Good vibes and warming nostalgia immediately contrast the implications of this album’s title. Recorded on a TEAC 4-track tape machine back in the eighties, Bad Dream celebrates immersive, purposeful songwriting and production, with a multi-layered and dreamy array of synth-led original songs.
Considering the forty-year time frame, the quality of the sound here is sublime – something we tend to forget with the rise of digital to digital creativity. In addition, the opener Silly Hole proves a joy to listen to – poetically provocative, creatively interesting, with a strong groove throughout that naturally keeps you engaged. Count is the artist, and we’re off to a mighty start.
Some say the eighties were a simpler time – all decades prior to this one, to be fair. In terms of the music though, there’s plenty of experimentation and contemplation, and those qualities have swiftly made a come back in recent years.

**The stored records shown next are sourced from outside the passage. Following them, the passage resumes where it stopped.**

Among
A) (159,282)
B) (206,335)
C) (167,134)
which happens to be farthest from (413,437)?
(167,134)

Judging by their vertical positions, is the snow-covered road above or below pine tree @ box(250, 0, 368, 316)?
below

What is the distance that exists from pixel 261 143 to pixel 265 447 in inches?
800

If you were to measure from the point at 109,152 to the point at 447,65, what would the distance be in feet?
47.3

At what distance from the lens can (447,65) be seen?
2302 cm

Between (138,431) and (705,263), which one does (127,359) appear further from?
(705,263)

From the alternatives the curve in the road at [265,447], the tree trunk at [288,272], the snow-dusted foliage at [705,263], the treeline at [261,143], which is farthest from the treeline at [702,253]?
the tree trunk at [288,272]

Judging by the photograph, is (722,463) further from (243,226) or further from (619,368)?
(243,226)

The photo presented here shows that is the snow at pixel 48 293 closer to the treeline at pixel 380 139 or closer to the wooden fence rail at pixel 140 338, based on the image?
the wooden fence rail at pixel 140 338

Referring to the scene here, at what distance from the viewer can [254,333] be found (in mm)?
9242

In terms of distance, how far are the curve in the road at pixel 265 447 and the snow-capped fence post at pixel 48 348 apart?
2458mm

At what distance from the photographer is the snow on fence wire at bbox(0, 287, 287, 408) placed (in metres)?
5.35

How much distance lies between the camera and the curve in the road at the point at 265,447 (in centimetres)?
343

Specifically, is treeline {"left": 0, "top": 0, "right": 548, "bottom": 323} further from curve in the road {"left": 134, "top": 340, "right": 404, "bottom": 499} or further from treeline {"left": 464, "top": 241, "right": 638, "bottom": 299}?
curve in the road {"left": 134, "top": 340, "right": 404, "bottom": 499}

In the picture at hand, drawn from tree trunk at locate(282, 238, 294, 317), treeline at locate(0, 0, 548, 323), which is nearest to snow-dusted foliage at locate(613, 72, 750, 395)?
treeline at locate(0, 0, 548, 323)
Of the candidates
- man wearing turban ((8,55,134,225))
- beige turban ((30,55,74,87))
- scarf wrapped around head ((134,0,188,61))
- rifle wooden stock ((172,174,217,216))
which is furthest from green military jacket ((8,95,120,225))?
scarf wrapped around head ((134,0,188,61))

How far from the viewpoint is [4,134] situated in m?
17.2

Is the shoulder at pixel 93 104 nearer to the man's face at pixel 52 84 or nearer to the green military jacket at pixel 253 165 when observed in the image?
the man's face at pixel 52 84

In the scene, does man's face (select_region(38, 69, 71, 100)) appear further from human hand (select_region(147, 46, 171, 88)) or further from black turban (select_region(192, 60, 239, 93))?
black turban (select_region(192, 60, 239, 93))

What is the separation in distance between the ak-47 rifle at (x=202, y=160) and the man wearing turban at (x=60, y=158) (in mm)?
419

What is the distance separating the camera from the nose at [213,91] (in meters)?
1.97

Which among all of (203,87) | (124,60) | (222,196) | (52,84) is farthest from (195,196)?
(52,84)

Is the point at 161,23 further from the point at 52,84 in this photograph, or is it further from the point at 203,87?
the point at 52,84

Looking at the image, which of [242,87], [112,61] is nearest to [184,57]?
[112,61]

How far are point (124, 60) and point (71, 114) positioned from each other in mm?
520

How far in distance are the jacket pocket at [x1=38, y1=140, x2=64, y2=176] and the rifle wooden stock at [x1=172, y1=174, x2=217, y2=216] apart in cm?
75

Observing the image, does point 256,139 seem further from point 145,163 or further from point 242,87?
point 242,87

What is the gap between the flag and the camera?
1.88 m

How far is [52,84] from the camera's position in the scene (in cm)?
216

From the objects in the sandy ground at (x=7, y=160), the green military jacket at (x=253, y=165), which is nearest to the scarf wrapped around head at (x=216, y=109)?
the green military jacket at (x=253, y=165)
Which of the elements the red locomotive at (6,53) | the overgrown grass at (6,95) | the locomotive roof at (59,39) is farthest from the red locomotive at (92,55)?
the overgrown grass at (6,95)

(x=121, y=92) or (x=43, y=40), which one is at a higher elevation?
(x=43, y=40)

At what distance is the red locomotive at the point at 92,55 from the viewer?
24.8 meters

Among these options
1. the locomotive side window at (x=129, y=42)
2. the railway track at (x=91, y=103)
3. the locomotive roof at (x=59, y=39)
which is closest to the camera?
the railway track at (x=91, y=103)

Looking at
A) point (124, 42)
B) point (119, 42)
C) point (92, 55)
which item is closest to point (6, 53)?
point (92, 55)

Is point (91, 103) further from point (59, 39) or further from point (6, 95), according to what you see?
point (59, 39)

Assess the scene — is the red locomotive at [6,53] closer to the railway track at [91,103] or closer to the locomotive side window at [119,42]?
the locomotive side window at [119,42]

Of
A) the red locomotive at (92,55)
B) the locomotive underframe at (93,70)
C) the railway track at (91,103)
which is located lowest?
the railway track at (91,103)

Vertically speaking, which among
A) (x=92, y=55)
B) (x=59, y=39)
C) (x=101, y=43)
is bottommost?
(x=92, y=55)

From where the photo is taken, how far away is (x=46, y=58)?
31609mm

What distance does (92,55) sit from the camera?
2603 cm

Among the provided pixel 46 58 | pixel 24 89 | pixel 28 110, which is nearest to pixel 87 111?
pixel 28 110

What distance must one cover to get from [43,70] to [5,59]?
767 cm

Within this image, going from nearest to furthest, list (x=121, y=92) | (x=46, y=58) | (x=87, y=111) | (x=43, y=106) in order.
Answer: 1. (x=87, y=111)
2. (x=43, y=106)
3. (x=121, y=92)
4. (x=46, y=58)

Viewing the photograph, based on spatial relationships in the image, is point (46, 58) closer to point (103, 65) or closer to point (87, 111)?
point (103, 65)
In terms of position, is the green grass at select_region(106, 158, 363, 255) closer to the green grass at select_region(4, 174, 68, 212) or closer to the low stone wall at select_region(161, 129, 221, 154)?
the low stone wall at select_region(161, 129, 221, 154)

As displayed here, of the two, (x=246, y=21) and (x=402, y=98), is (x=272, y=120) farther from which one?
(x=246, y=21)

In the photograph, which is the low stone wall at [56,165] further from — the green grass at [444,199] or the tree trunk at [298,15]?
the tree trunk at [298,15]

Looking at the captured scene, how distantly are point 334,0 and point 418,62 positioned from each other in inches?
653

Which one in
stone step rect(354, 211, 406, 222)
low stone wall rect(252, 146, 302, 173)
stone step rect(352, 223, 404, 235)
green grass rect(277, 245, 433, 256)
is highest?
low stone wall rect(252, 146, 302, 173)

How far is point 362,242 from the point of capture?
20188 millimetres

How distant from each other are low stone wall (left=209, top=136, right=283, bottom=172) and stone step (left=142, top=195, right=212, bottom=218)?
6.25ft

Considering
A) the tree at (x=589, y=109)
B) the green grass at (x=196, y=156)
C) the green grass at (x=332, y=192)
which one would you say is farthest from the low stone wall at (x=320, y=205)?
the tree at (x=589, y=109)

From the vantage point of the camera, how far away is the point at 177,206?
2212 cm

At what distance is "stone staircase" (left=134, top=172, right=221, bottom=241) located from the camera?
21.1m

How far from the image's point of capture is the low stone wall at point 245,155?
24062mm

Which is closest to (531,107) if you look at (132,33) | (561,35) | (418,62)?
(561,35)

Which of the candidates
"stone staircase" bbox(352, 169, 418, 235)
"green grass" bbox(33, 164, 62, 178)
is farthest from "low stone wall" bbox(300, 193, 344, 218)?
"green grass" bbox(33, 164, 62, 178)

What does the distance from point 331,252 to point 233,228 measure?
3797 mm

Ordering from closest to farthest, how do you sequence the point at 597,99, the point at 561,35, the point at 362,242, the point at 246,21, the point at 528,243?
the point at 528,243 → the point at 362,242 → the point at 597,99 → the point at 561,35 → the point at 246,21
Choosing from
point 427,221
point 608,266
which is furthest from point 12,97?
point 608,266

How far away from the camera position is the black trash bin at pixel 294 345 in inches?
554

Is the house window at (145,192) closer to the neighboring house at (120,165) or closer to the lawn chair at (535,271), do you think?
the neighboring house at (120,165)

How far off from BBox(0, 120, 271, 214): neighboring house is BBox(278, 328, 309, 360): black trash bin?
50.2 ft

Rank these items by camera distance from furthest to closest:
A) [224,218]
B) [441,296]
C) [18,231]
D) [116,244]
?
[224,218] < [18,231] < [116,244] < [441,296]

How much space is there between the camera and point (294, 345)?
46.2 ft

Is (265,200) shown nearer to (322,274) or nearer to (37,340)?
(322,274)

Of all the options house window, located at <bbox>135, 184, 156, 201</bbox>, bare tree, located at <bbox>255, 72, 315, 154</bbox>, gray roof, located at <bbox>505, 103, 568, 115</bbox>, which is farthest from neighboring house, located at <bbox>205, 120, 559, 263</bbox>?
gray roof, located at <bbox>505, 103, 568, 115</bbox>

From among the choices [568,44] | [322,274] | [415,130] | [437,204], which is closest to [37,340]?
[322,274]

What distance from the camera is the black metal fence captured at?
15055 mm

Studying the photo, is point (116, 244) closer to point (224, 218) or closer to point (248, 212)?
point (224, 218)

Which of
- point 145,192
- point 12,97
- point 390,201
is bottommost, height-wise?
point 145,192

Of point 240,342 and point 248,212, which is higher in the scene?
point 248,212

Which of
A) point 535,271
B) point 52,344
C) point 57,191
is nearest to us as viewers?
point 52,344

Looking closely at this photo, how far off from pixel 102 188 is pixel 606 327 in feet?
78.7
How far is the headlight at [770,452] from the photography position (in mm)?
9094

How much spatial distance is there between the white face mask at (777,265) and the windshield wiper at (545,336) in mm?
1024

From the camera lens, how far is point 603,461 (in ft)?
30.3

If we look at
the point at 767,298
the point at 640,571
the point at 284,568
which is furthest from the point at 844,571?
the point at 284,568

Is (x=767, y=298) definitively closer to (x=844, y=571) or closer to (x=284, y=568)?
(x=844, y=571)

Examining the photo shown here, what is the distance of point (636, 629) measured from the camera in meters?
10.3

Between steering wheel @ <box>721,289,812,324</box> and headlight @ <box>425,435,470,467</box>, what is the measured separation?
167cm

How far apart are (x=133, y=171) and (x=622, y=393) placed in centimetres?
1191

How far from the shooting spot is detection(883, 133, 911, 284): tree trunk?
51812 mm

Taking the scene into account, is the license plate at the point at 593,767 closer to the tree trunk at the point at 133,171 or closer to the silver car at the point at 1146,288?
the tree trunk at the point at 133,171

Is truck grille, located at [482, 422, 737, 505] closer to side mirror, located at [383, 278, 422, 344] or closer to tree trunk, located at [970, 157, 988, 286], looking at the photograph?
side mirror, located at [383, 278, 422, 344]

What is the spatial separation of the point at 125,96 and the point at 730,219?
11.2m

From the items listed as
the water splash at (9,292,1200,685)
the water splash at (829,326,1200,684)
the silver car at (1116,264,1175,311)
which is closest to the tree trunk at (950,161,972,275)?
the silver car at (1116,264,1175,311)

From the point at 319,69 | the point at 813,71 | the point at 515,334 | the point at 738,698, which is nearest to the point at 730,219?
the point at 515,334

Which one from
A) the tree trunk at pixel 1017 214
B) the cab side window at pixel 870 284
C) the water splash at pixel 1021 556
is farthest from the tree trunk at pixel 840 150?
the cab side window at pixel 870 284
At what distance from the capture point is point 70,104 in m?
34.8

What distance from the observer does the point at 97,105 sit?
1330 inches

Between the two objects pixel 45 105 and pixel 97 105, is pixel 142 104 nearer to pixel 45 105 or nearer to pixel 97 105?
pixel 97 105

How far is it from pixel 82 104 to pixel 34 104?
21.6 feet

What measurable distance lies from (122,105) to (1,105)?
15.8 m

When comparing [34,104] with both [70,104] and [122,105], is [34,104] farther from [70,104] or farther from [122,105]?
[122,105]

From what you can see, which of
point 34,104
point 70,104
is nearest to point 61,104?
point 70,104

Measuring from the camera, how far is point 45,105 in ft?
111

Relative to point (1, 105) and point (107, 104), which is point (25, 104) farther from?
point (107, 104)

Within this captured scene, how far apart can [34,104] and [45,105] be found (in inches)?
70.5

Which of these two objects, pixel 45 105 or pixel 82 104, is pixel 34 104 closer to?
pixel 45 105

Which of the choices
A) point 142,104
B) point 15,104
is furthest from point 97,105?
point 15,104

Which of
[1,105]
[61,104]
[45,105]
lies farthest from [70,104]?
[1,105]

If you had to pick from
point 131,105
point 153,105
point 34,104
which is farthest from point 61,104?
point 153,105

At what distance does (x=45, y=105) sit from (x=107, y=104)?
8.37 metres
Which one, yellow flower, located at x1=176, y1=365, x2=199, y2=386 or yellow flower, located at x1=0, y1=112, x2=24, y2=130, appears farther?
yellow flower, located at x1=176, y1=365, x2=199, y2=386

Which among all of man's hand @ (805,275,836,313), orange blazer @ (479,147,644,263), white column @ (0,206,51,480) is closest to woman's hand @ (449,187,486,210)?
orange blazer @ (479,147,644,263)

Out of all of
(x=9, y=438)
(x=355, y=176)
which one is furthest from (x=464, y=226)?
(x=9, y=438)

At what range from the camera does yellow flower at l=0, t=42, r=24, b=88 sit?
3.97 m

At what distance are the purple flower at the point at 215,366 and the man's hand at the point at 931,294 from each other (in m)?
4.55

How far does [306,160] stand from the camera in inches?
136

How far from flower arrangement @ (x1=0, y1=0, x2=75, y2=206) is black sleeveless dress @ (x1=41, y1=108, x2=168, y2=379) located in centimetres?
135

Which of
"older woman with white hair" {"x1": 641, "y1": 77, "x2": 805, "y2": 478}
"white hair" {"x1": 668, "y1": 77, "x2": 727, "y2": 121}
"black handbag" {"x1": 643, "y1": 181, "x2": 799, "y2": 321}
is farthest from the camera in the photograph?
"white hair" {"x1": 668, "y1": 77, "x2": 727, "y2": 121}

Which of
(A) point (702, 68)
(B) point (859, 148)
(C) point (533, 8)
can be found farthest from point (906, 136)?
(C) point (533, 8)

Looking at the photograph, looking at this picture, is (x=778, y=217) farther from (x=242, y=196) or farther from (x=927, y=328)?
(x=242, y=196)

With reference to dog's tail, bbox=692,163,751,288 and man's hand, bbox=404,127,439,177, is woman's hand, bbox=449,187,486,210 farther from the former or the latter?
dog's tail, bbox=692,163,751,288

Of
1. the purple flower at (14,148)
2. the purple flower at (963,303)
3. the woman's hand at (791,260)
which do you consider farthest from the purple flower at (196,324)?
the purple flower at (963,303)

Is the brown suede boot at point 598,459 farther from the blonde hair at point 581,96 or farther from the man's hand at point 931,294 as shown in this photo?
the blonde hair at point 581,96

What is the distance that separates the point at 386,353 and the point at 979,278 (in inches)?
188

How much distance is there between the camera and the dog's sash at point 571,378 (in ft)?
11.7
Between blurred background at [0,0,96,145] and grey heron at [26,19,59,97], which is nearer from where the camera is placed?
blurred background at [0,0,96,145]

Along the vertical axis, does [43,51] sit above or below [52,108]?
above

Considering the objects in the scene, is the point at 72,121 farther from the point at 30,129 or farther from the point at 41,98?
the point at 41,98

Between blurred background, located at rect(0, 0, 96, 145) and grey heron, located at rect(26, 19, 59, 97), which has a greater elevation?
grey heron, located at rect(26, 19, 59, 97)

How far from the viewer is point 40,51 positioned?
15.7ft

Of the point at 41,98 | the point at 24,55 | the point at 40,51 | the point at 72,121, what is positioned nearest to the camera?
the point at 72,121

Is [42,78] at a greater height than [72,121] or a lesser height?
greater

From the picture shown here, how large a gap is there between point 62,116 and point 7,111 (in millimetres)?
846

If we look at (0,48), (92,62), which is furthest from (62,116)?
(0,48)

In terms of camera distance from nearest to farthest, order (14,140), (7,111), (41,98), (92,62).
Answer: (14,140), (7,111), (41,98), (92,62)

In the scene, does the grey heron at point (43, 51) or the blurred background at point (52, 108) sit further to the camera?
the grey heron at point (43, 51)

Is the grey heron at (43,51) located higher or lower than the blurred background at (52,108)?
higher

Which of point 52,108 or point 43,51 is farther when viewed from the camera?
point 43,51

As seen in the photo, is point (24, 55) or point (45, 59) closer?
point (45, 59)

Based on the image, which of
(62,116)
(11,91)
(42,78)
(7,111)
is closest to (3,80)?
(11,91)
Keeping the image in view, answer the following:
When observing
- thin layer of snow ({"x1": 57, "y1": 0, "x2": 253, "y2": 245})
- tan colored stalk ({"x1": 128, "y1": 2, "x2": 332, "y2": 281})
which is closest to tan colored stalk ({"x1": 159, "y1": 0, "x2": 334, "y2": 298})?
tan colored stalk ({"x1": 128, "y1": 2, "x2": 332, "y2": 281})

For Bad Dream, we get authenticity of historical context – we’re transported with genuine connection to that era of the past, and Count guides us through a plethora of stories and vibes as the journey moves along.
Passion Attack fascinates, seems both joyful and interesting, but with a simple rise and fall melody and accompanying distorted synth riff. Minimalism of structure meets with fullness of design.
Then, I Will Find delivers a touch of delicacy and hope, bringing back the thoughtful writing, and the artist – the human – at the centre of the work. A personal favourite, with a worthy use of contrast between that chiming synth and the fuzzier bass sound.
Get A Way hits with brilliant impact afterwards – cinematic design and intention again standing taller than the supposedly quirky aspects of the recording time. Then there’s the sudden pace and compelling imagery of Dynamite On Wheels.
Other highlights include the melodic simplicity, riffs, vocal passion and mainstream-familiarity of the title-track Bad Dream (another favourite), and the again cinematic-prowess and uplifting, near-euphoric brightness of closing song New Clouds (offering a seemingly predictive nod to what would later become the Donnie Darko soundtrack).
In short, a real pleasure to turn up loud and feel embraced by right about now. A fine collection, gifting a refreshingly pure connection to yesteryear.